In this presentation we would like to present a new machine learning algorithm, Random Ferns, and the way it went from an initial publication in a scholarly paper to a fully functional and reusable Spark implementation released via Spark Packages. First of all, we shall demonstrate the algorithm itself along its initial implementation in R. We will present its strengths and weaknesses. It will be compared with well known Random Forest in terms of both correctness and training efficiency. Basing on that, some pieces of advice will be given on when the algorithm should be used. After that, the implementation part will be covered. The process of porting an R package to a Spark library will be described. Special emphasis will be placed upon the scalability issues that had to be resolved to enable the code to work effectively in distributed environment. We will also present the datasets we have used to evaluate our solution and the results we were able to achieve. Finally, the issues related to reusability and publication will be discussed, i.e. API design, submission to Spark packages, etc. We will also show how the library can be used in custom projects.
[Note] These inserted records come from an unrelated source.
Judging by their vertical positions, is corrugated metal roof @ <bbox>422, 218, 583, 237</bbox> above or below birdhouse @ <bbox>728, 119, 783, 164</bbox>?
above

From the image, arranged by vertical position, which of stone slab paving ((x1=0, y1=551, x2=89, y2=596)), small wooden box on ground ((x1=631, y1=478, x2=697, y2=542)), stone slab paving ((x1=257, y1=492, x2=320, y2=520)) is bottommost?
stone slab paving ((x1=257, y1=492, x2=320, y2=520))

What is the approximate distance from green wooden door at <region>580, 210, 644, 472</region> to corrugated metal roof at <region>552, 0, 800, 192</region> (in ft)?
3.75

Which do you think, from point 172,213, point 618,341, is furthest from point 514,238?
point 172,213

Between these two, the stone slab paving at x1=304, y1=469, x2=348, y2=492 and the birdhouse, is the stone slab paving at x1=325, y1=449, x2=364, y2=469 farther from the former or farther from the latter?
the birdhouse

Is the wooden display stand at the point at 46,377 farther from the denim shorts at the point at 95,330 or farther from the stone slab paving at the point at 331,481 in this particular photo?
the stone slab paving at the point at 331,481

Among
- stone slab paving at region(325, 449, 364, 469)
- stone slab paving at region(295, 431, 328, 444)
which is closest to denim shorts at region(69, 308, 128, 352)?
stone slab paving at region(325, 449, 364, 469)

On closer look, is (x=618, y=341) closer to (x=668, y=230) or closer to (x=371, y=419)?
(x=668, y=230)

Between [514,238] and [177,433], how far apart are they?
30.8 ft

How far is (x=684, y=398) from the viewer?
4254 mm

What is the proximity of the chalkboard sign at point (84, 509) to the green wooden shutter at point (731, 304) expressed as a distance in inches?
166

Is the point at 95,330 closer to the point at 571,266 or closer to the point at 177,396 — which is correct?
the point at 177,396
A Data Scientist with almost 5 year experience in Apache Hadoop ecosystem, mainly interested in large-scale research analytics. Developing code in Java, Apache Pig and Scala, occasionally in Python, focusing on applications of scalable machine learning techniques. Former lecturer at Polish Academy of Sciences (“Web-Scale Data Mining and Processing” e-learning course).
A Data Scientist from the University of Warsaw who loves binding research and great engineering craftsmanship. Specialises in scalable text and data mining with a focus on entity matching. Before joining the university, got a taste of big data at Microsoft and True Knowledge (now Amazon subsidiary). Currently uses Spark and R to predict how much milk would a cow give on a particular day basing on historical records. Enjoys snowboarding, loves Latin phrases.